▶ **PROBLEM**:
Extract the complete data exactly as given.
-- Begin EXTRACTED MATERIAL --
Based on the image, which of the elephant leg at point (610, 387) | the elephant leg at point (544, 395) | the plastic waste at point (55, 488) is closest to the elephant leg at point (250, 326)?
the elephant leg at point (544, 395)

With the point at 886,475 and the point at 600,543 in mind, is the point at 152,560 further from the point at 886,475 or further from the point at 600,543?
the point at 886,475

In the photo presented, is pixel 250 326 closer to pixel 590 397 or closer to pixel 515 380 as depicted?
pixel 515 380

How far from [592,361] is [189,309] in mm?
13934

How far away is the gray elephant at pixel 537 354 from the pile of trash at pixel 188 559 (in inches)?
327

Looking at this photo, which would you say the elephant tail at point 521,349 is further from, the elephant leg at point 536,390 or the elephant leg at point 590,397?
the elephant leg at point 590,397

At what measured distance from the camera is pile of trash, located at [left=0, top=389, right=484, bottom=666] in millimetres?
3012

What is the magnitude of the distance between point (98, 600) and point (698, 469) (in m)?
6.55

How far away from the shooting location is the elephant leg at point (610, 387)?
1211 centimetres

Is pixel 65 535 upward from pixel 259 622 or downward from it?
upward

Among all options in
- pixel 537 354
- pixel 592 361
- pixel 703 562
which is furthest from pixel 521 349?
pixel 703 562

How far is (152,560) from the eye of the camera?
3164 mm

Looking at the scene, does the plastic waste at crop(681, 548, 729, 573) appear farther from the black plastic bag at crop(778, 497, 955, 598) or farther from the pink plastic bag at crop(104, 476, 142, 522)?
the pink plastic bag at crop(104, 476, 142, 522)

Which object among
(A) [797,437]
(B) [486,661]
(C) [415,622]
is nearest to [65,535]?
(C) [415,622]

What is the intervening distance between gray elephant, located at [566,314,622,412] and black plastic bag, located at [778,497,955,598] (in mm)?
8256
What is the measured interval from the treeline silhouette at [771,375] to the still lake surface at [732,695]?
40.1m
-- End EXTRACTED MATERIAL --
▶ **FINISHED TASK**:
Based on the image, which of the elephant leg at point (610, 387) | the elephant leg at point (544, 395) | the plastic waste at point (55, 488) is closest to the elephant leg at point (250, 326)?
the elephant leg at point (544, 395)

With the point at 886,475 and the point at 600,543 in mind, is the point at 152,560 further from the point at 886,475 or further from the point at 600,543?
the point at 886,475

In the photo presented, is pixel 250 326 closer to pixel 590 397 or closer to pixel 515 380 as depicted?
pixel 515 380

How far from [592,361] is [189,309] in mm?
13934

How far away is the gray elephant at pixel 537 354 from the pile of trash at pixel 188 559 (in inches)?
327

Looking at this photo, which would you say the elephant tail at point 521,349 is further from, the elephant leg at point 536,390 or the elephant leg at point 590,397?
the elephant leg at point 590,397

At what measured distance from the camera is pile of trash, located at [left=0, top=389, right=484, bottom=666] in millimetres?
3012

What is the magnitude of the distance between point (98, 600) and point (698, 469) (in m)?
6.55

How far away from the shooting location is the elephant leg at point (610, 387)?
1211 centimetres

Is pixel 65 535 upward from pixel 259 622 or downward from it?
upward

Among all options in
- pixel 537 354
- pixel 592 361
- pixel 703 562
which is furthest from pixel 521 349?
pixel 703 562

How far is (152,560) from the eye of the camera?
3164 mm

Looking at the scene, does the plastic waste at crop(681, 548, 729, 573) appear farther from the black plastic bag at crop(778, 497, 955, 598) or farther from the pink plastic bag at crop(104, 476, 142, 522)?
the pink plastic bag at crop(104, 476, 142, 522)

Which object among
(A) [797,437]
(B) [486,661]
(C) [415,622]
is nearest to [65,535]?
(C) [415,622]

What is the intervening distance between gray elephant, located at [566,314,622,412] and black plastic bag, located at [778,497,955,598] (in mm)?
8256
What is the measured interval from the treeline silhouette at [771,375] to the still lake surface at [732,695]?
40.1m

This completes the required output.